Praticamente encravada no centro de África, a República Democrática do Congo (RDC) é considerada um ‘escândalo geológico’, de tão rico que é o seu solo. O país mais extenso da África Subsariana, com uma área de 2.344.858 km2, é também considerado um dos mais ricos em matérias-primas, condição que contrasta com os seus elevados níveis de pobreza. Estudos do Banco Mundial, realizados em 2018, dão conta que 73% da população congolesa vive na pobreza. São cerca de 60 milhões de congoleses que vivem com menos de dois dólares por dia, o que coloca o país com a terceira maior população de pobres do mundo.

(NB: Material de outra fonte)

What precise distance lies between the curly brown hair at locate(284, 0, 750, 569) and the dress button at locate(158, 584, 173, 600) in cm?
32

Genericamente, os gigantescos níveis de pobreza são associados às várias crises políticas que assolaram o país desde a sua independência. No entanto, desde Janeiro de 2019, a população passou a acreditar na possibilidade do início de uma nova era, com a chegada ao poder de Félix Tshisekedi, do partido União para a Democracia e o Progresso Social (UDPS), que vencera as eleições presidenciais realizadas em Dezembro de 2018. Ao lado do nascente optimismo persistiam, todavia, receios de novas crises, ante o frágil acordo de coligação estabelecido entre Tshisekedi e a Frente Comum para o Congo (FCC) do seu antecessor Joseph Kabila. Impedido de avançar com o plano de reformas, face ao controlo do parlamento pela plataforma de Kabila, Tshisekedi decide então romper, em Fevereiro deste ano, com a FCC, criando a ‘União Sagrada da Nação’, com o apoio de partidos na oposição que, entretanto, romperam com Kabila.

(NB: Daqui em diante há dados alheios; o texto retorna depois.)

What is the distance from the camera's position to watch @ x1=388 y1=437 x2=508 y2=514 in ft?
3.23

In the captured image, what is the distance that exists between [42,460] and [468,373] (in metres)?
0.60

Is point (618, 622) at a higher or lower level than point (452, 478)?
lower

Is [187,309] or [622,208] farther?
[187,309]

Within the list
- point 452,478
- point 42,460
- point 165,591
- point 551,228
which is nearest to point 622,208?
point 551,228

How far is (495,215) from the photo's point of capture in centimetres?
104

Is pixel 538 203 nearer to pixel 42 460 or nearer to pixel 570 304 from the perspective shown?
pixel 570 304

A nova coligação é criada com elevadas expectativas, mas as críticas persistiam pelo facto de muitos actores políticos serem os mesmos e provindos de partidos diferentes. Tshisekedi reagiu. Perante vários nomes lançados como potenciais primeiros-ministros, o presidente congolês ‘remou contra a maré’, nomeando o jovem político Jean-Michel Sama Lukonde.
De 44 anos de idade, Sama Lukonde foi uma surpresa geral. O seu nome só tinha começado a ser citado 48 horas antes da nomeação. Era o lançamento histórico de uma nova geração, chamada para liderar de forma directa as reformas económicas, políticas e sociais, tão desejadas pela população congolesa.
QUEM É O NOVO PREMIÊR DA RDC
Sama Lukonde é filho de um notável político congolês Stephane Lukonde, muito interventivo na cena política da então província de Catanga. No período do partido único, Stephane Lukonde chegou ao posto de primeiro comissário de Estado, ainda no Zaíre. Morreu em 2001 e Sama Lukonde decidiu continuar a trilhar os mesmos caminhos do pai. Começou pelo activismo político, aos 23 anos, e aos 29, isto em 2006, foi eleito o mais jovem deputado na altura. Três anos depois, co-fundou o partido Avenir do Congo, em que foi vice-secretário-geral.
Aos 37 anos, ingressou no governo de Matata Ponyo, em 2014, durante a presidência de Joseph Kabila, tendo sido ministro da Juventude e Desportos, também na condição de mais jovem ministro. Mas acabou por pedir demissão por discordar de um terceiro mandato de Kabila. “Eu acredito na alternância política, sempre acreditei que é possível, antes de mais, pensar o Congo”, declara insistentemente em entrevistas.
Ao abandonar o cargo de ministro da Juventude e Desportos, Sama Lukonde começa a aproximação a Tshisekedi, enquanto este liderava apenas o seu partido. Na oposição, ambos forjaram uma relação de confiança, pelo que Tshisekedi não teve dúvidas na hora de escolher o novo primeiro-ministro, após o rompimento com a plataforma de Kabila. “Ele viu a minha assiduidade no trabalho, a minha convicção e a minha integridade. Penso que foi isso que apoiou a escolha dele em mim”, referiu numa entrevista, ao sublinhar a relação com Tshisekedi, enquanto trabalhavam juntos na oposição a Kabila.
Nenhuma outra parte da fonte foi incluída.